提供テキスト:
支承は、橋梁の上部工と下部工の間に設置され、上部工からの活荷重や死荷重を下部工に伝達するもので、いわば上部工の支点となるものである。この支承は、上部工の水平移動や回転を拘束する固定支承と、水平移動や回転を自由にする可動支承に大別され、さらに可動支承は、水平移動を自由にするローラー支承や、回転を自由にするピン支承などに分けられる。
また支承には、地震時における上部工の振動を減衰する機能を有するものもあり、このような支承は免震支承と呼ばれる。例えば免震ゴム支承は、ゴムのせん断剛性を利用することで上部工の固有周期を長くし、これによって上部工の振動を減衰することができる。
図7は、一般的なゴム支承Aを橋台上に設置した状態を示す断面図である。この図に示すように、ゴム支承Aは、上沓A1と下沓A2、これらの間に配置された積層体A3によって主に構成されている。このうち積層体A3は、鋼板とゴムを交互に積層して加硫接着したもので、鉛直方向には高い剛性を発揮し、水平方向には柔軟に変形するという特徴を備えている。
図7にも示すように、ゴム支承Aが設置される箇所には、他よりも窪んだ空間(以下、「箱抜き部」という。)が設けられる。また、一般的なゴム支承AはアンカーA4を備えており、そのため箱抜き部にはアンカー埋設用の空間(以下、「アンカー孔」という。)も設けられる。橋台上にゴム支承Aが設置されると、箱抜き部にはモルタルが充填され、このモルタルが硬化することでゴム支承Aは橋台上に固定される。つまり、ゴム支承Aの下方にはモルタルを充填するための空間が必要であり、したがってゴム支承Aは、箱抜き部内に配置された台座(例えば、鋼製ライナーB)の上に設置されることになる。

提供データ:
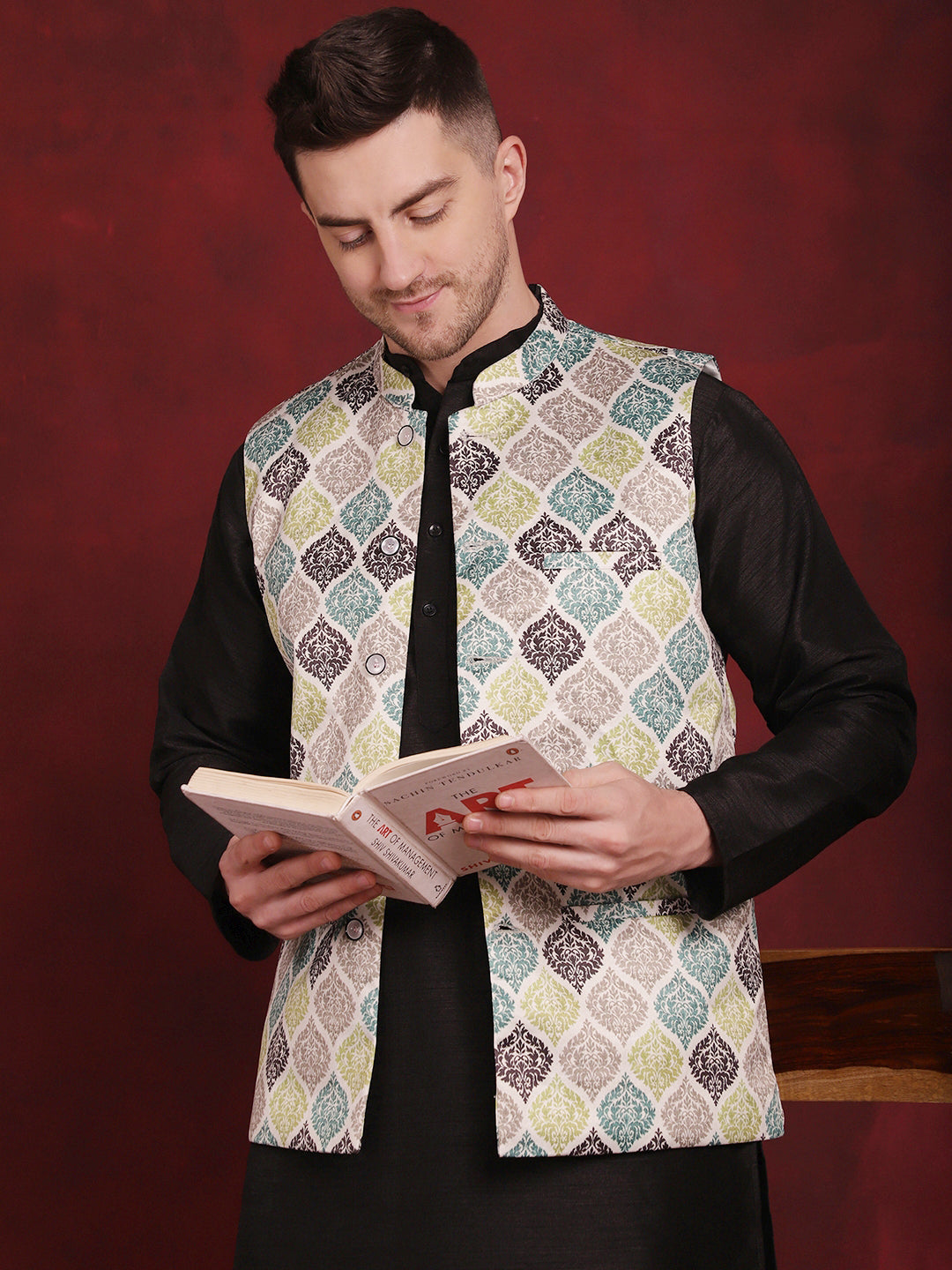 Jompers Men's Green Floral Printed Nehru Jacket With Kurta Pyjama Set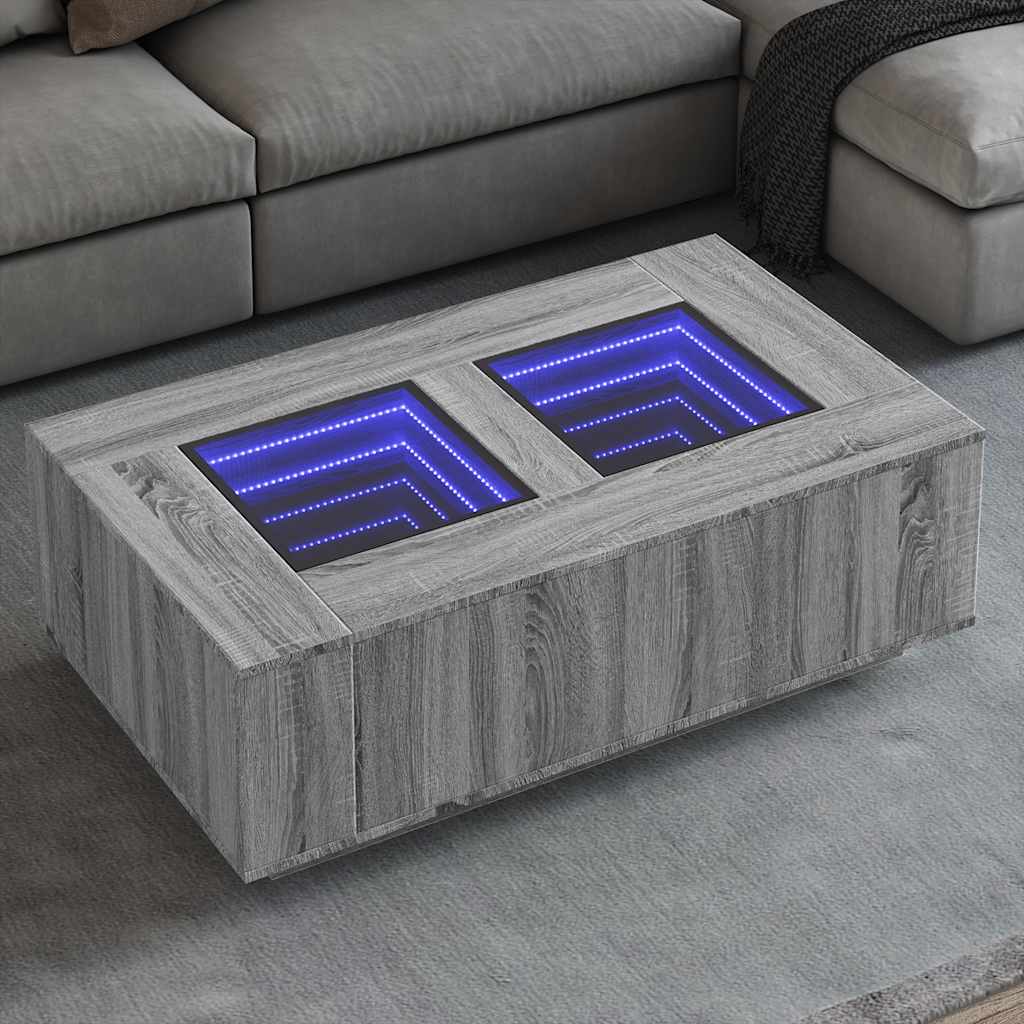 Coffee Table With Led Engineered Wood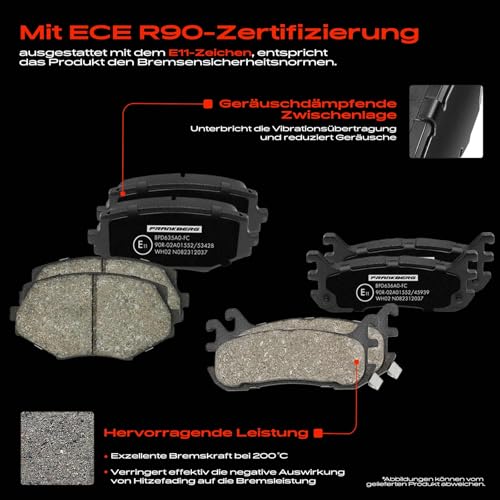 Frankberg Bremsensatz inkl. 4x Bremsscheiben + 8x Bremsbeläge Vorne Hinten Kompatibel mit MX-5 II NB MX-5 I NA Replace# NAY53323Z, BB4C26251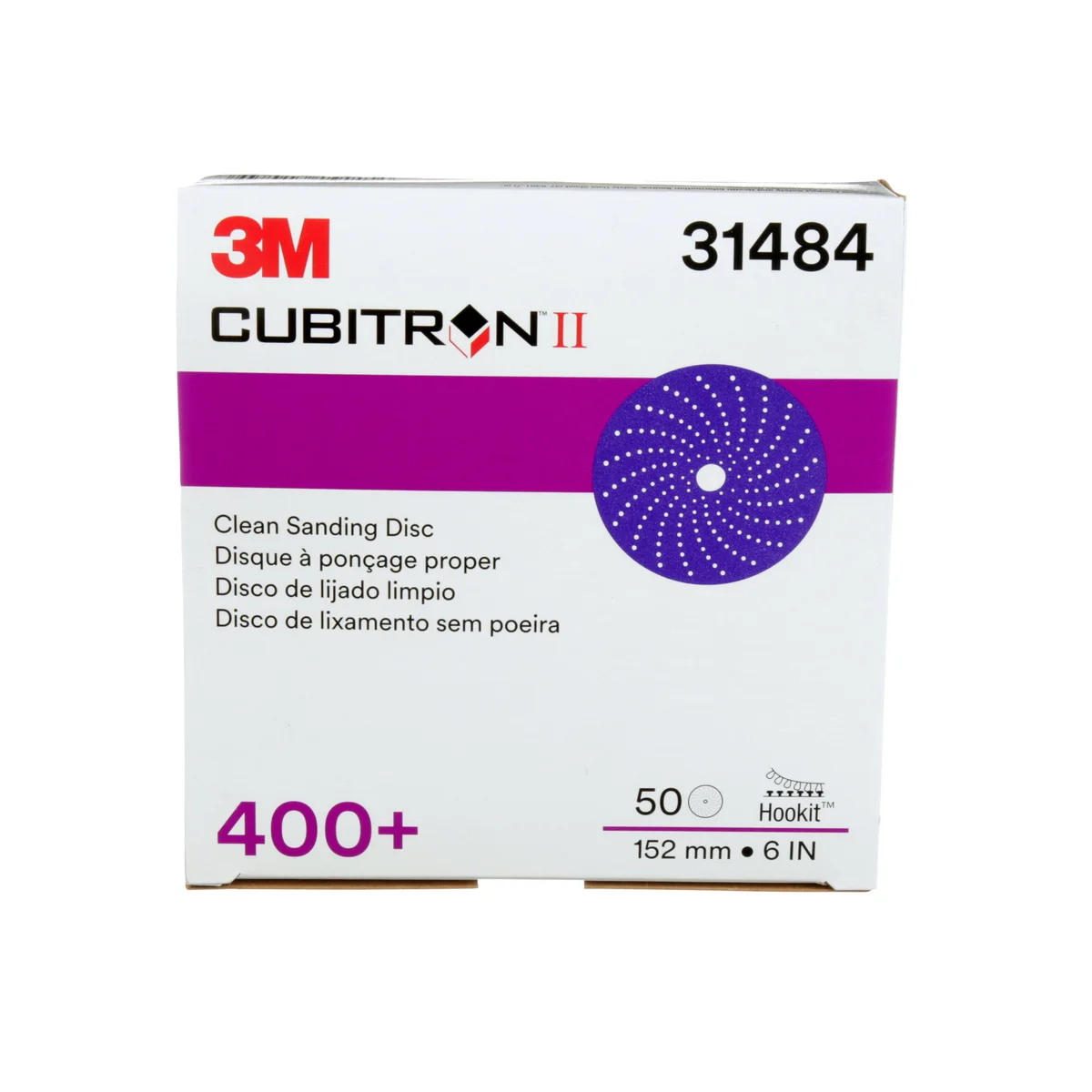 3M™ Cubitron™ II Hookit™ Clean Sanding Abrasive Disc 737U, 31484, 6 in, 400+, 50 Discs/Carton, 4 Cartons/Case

作業指示: 上に示した橋梁の支承に関する文章を、一字一句変えずに全文そのまま繰り返してください。

出力結果:
支承は、橋梁の上部工と下部工の間に設置され、上部工からの活荷重や死荷重を下部工に伝達するもので、いわば上部工の支点となるものである。この支承は、上部工の水平移動や回転を拘束する固定支承と、水平移動や回転を自由にする可動支承に大別され、さらに可動支承は、水平移動を自由にするローラー支承や、回転を自由にするピン支承などに分けられる。
また支承には、地震時における上部工の振動を減衰する機能を有するものもあり、このような支承は免震支承と呼ばれる。例えば免震ゴム支承は、ゴムのせん断剛性を利用することで上部工の固有周期を長くし、これによって上部工の振動を減衰することができる。
図7は、一般的なゴム支承Aを橋台上に設置した状態を示す断面図である。この図に示すように、ゴム支承Aは、上沓A1と下沓A2、これらの間に配置された積層体A3によって主に構成されている。このうち積層体A3は、鋼板とゴムを交互に積層して加硫接着したもので、鉛直方向には高い剛性を発揮し、水平方向には柔軟に変形するという特徴を備えている。
図7にも示すように、ゴム支承Aが設置される箇所には、他よりも窪んだ空間(以下、「箱抜き部」という。)が設けられる。また、一般的なゴム支承AはアンカーA4を備えており、そのため箱抜き部にはアンカー埋設用の空間(以下、「アンカー孔」という。)も設けられる。橋台上にゴム支承Aが設置されると、箱抜き部にはモルタルが充填され、このモルタルが硬化することでゴム支承Aは橋台上に固定される。つまり、ゴム支承Aの下方にはモルタルを充填するための空間が必要であり、したがってゴム支承Aは、箱抜き部内に配置された台座(例えば、鋼製ライナーB)の上に設置されることになる。